Aquí no hay

poema de decadent

Aquí no hay arena blanca, de esa, que en las riberas es suelo firme de caribeñas palmeras plagadas de cocos peludos y toscos, palmeras, que se curvan hasta que sus hojas acarician el suelo y cuando la brisa les sopla, barren la rubia arena con ternura, no, aquí no hay.

Aquí no hay viejos puertos con maderas sarrosas y humedecidas por los interminables azotes de las fuertes olas, ahí, donde los barcos atracan y en las noches silenciosas donde sus desgarradas velas duermen silenciosas, murmuran increíbles historias de sus aventuras en las entrañas del frío mar. Atracaderos, donde los lugareños, promulgan leyendas de míticas bestias, dueñas de los océanos que los valientes surcan en plateadas noches de Luna en Plenilunio. No, aquí resultan inútil tales construcciones.

Aquí, no se ven a lo lejos frondosas sierras que obstruyen la salida del Poniente sol, surcadas por sinuosas y excitantes carreteras; vertiginosas, acantiladas, con curvas finas y pronunciadas; de esas que ocultan en sus profundidades inmaculados y antiquísimos lagos, que los nutren de vida y hermosura. Macizos que hacen al hombre incapaz de distinguir si anda o si vuela, cortesía de las nubes que parecen ser tierra.

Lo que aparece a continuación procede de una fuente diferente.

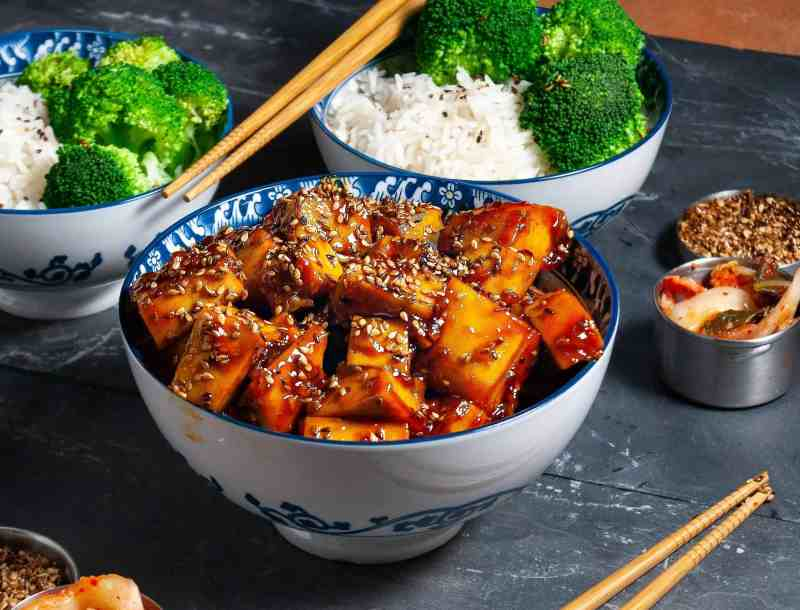 bowl of orange sesame tofu on a table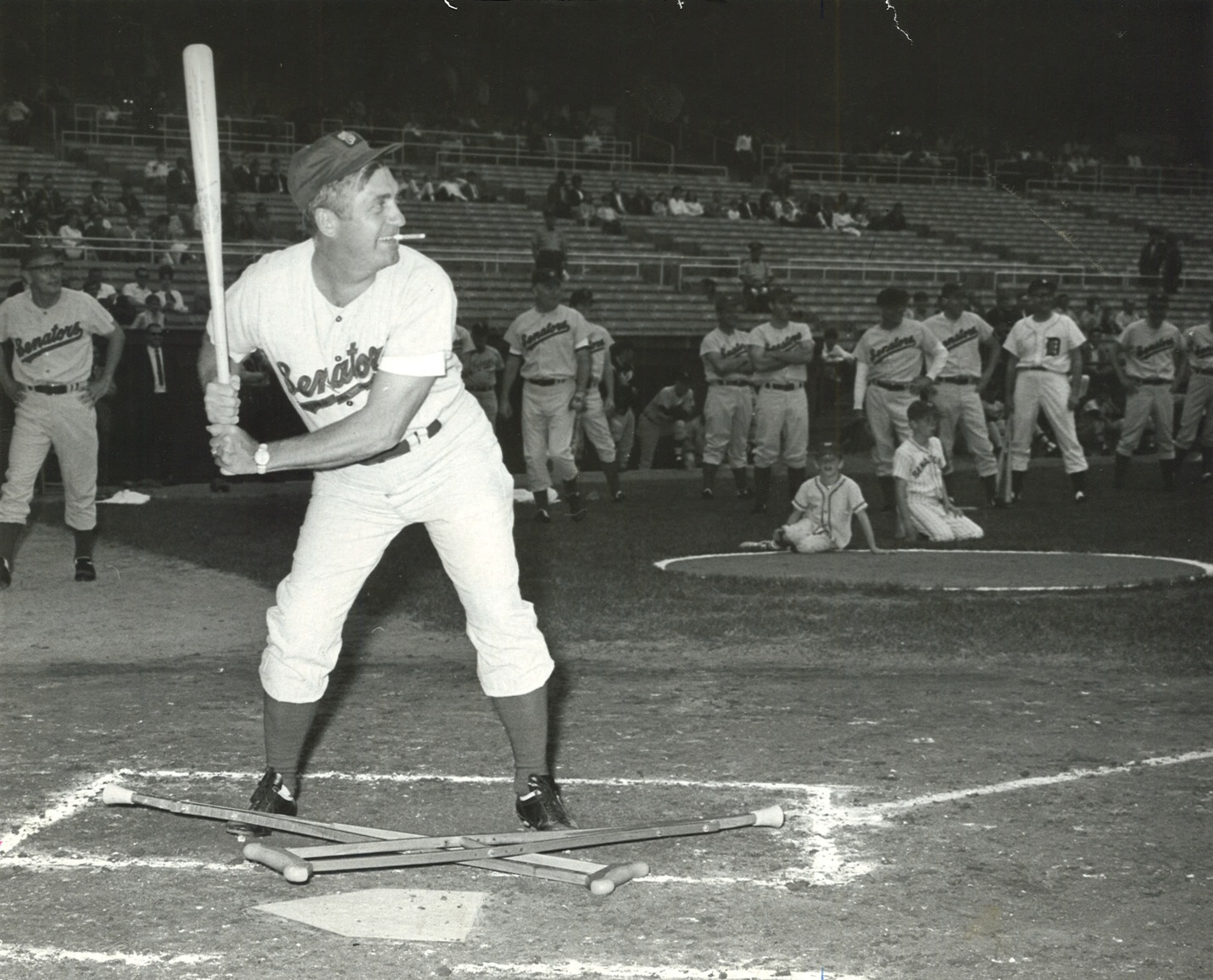 Silvio O. Conte, R-Mass., with a cigar clamped in his teeth and his recently discarded crutches below him, lines up to take a Democrat team pitch at the 1966 Congressional Baseball game.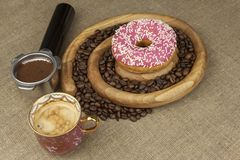 Fresh coffee and a donut. Sweet treats to hot coffee. Traditional dessert Stock Image
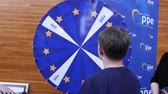 piyango : Strasbourg, France - Circa 2018: European Peoples Party exhibition stand lucky wheel roulette with young boy spinning and winning prize a pencil - European Parliament interior during open day Stok Video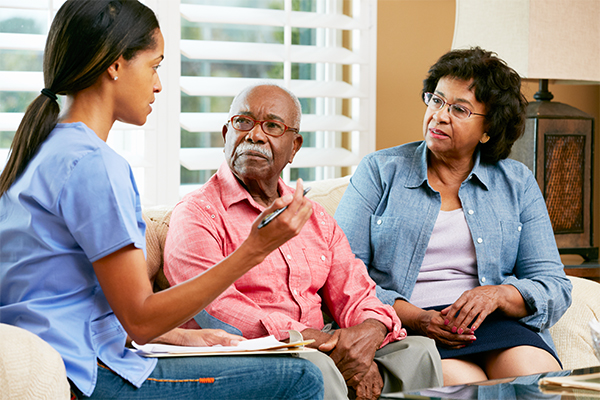 Nurse Making Notes During Home Visit With Senior Couple Talking To Each Other Sitting On Sofa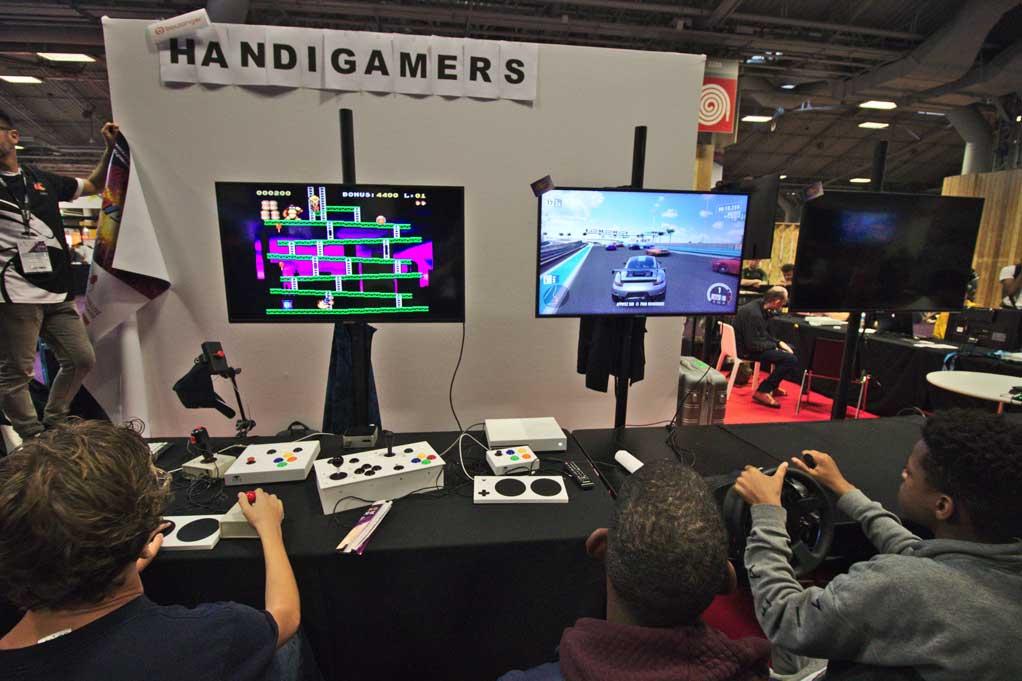 Photo : Des joueurs essayent les manettes adaptées mises à disposition par Hitclick sur le stand Handigameurs de la Paris Games Week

Aquí no hay desérticos océanos de arena, donde las temperaturas se fluctúan de extremo a extremo, con la llegada del respectivo día o noche. Lugares que albergan vida aún contra el aparente pronostico, lugares donde la lluvia visita escasos días y, aún así, relucen su esplendor y su magia.

Aquí no hay nada de eso, ni tampoco selvas, ni mares, ni bosques místicos y misteriosos...

Tampoco se encuentran aquí tecnológicas construcciones; edificios cristalizados y altísimos, que aparentan ser puertas de acceso a los edénicos cielos que se tienden sin caer sobre nuestras cabezas pensantes y soberbias.

Pero… aquí se encuentran por quien dispensar de todo aquello. Aquí me arraigue y volví parte, por que aquí, en esta tierra vetusta y pobre se encuentra mi razón única: el amor.